ShareDP: Finding k Disjoint Paths for Multiple Vertex Pairs
Zhiqiu Yuan, Youhuan Li, Lei Zou, Linglin Yang
TL;DR
The paper addresses batch-$k$DP for multiple vertex pairs, where the goal is to compute $k$ disjoint $s_i\to t_i$ paths for each query in a set $Q$ on a graph $G$. It introduces ShareDP, a batch algorithm that merges per-query split-graphs into a unified structure and performs shared traversals using query-set tagging, enabling coordinated path finding across queries. The key contributions are (1) a merged split-graph representation, (2) optimized shared traversals for concurrent path finding, and (3) extensive experiments on 12 real-world datasets showing that ShareDP consistently outperforms baselines and variants, especially as $k$ grows. The approach offers significant gains in throughput and scalability for network routing, transportation planning, and related graph-query workloads where many $k$DP queries are issued simultaneously.
Abstract
Finding k disjoint paths (kDP) is a fundamental problem in graph analysis.
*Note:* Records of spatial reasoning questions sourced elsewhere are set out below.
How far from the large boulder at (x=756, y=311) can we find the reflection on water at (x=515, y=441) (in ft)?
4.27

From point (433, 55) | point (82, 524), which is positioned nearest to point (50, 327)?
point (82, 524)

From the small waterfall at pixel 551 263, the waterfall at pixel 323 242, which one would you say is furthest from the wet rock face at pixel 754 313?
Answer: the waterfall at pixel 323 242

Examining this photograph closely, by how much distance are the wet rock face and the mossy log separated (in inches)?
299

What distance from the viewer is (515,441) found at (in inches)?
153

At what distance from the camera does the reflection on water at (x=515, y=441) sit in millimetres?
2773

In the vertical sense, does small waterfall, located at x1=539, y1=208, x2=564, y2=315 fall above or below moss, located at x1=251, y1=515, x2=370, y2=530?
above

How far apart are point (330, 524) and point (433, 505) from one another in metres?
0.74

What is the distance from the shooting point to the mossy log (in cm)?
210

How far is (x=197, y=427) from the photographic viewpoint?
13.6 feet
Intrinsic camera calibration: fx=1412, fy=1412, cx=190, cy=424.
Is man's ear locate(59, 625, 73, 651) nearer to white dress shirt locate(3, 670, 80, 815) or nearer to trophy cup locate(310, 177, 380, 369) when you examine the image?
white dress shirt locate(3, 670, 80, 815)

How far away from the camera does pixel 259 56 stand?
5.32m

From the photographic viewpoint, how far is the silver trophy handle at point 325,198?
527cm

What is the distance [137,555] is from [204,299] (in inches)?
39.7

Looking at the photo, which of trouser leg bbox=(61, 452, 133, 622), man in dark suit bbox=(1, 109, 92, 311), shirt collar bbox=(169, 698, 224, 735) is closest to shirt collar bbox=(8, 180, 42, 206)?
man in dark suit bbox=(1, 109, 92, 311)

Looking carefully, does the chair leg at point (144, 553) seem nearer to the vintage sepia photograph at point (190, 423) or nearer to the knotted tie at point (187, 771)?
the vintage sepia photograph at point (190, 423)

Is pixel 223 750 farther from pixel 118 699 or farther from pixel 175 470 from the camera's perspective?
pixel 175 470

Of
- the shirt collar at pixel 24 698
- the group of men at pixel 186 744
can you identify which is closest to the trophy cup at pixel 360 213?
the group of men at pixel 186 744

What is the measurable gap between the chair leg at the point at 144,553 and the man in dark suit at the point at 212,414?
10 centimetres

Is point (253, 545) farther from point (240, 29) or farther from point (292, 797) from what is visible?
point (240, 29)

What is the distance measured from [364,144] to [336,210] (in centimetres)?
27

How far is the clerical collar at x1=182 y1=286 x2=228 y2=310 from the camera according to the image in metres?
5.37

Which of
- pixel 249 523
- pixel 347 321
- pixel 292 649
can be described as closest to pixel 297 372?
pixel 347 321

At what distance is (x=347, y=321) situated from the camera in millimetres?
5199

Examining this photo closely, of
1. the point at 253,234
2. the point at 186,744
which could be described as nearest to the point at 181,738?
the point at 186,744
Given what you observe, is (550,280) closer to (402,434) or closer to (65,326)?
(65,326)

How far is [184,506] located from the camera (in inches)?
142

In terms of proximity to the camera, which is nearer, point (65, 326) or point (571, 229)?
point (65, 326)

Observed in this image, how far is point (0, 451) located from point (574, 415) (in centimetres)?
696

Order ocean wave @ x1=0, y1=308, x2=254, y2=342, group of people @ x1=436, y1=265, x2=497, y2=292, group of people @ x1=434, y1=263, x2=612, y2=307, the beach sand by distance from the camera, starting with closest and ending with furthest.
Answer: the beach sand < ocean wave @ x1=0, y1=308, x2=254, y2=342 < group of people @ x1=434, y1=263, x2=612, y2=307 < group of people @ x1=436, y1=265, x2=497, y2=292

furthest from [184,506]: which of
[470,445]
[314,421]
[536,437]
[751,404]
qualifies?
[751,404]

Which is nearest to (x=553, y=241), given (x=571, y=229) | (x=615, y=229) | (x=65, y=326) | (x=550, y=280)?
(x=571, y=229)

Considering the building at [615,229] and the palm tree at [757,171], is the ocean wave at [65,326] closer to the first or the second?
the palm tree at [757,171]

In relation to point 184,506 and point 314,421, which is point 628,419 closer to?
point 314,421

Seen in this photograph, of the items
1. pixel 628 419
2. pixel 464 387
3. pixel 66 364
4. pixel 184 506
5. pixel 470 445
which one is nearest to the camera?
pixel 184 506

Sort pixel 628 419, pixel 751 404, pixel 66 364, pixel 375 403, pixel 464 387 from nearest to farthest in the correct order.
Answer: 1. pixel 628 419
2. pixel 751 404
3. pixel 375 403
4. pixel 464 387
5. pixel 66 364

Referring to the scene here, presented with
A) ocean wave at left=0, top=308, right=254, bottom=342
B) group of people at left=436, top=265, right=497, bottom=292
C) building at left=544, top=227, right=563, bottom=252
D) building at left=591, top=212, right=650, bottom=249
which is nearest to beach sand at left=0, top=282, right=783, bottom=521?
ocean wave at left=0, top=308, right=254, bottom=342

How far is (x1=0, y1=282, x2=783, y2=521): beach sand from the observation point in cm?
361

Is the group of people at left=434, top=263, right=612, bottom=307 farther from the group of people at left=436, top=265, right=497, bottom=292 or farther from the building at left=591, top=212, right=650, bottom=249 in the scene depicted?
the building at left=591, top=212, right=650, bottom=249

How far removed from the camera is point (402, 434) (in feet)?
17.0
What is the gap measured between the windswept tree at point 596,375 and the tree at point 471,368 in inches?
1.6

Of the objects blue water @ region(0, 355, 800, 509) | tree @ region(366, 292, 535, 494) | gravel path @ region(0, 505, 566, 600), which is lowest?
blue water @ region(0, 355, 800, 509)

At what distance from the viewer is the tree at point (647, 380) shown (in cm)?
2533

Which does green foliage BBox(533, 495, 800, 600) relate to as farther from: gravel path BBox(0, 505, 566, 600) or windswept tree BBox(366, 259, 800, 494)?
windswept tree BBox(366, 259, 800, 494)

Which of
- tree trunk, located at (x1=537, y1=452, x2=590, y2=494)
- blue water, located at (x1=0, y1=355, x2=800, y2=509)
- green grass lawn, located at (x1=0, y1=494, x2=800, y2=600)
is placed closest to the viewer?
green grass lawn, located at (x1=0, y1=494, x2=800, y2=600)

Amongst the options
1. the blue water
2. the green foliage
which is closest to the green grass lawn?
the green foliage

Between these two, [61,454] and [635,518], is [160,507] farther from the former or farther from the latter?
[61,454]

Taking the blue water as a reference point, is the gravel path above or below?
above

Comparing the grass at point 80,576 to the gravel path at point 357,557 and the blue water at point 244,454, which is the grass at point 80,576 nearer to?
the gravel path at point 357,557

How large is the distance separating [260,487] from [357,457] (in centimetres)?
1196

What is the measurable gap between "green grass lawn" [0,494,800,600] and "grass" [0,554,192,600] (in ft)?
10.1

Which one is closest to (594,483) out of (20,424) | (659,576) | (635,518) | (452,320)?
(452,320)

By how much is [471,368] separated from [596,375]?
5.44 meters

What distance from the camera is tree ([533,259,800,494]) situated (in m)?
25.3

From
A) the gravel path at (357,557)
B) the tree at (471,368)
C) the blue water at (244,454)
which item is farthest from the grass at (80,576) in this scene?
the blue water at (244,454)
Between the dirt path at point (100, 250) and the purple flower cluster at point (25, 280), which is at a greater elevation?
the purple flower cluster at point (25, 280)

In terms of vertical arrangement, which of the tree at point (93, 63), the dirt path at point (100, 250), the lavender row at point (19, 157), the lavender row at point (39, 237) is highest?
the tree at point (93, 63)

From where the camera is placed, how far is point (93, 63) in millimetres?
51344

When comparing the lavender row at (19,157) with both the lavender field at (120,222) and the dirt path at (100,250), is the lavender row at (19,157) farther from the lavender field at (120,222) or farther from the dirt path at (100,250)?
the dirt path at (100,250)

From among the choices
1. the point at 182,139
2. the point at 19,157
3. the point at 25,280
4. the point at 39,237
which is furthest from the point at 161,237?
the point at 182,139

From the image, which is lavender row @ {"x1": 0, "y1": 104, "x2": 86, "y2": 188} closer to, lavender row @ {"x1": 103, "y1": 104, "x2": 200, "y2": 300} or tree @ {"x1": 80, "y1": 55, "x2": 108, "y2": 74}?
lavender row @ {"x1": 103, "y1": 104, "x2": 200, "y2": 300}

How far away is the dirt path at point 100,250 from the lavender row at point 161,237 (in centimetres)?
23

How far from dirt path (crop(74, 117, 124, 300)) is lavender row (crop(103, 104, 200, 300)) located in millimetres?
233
For vertices s and t, paths from s to t are said to be disjoint if any two of them share no common vertex except s and t. In practice, disjoint paths are widely applied in network routing and transportation. In these scenarios, multiple kDP queries are often issued simultaneously, necessitating efficient batch processing. This motivates the study of batch kDP query processing (batch-kDP). A straightforward approach to batch-kDP extends batch simple-path enumeration with disjointness checks. But this suffers from factorial computational complexity. An alternative approach leverages single-query algorithms that avoid this by replacing the graph with a converted version. However, handling each query independently misses opportunities for shared computation. To overcome these limitations, we propose ShareDP, an algorithm for batch-kDP that shares the computation and storage across kDPs. ShareDP merges converted graphs into a shared structure, then shares the traversals and operations from different queries within this structure. Extensive experiments on 12 real-world datasets confirm the superiority of ShareDP over comparative approaches.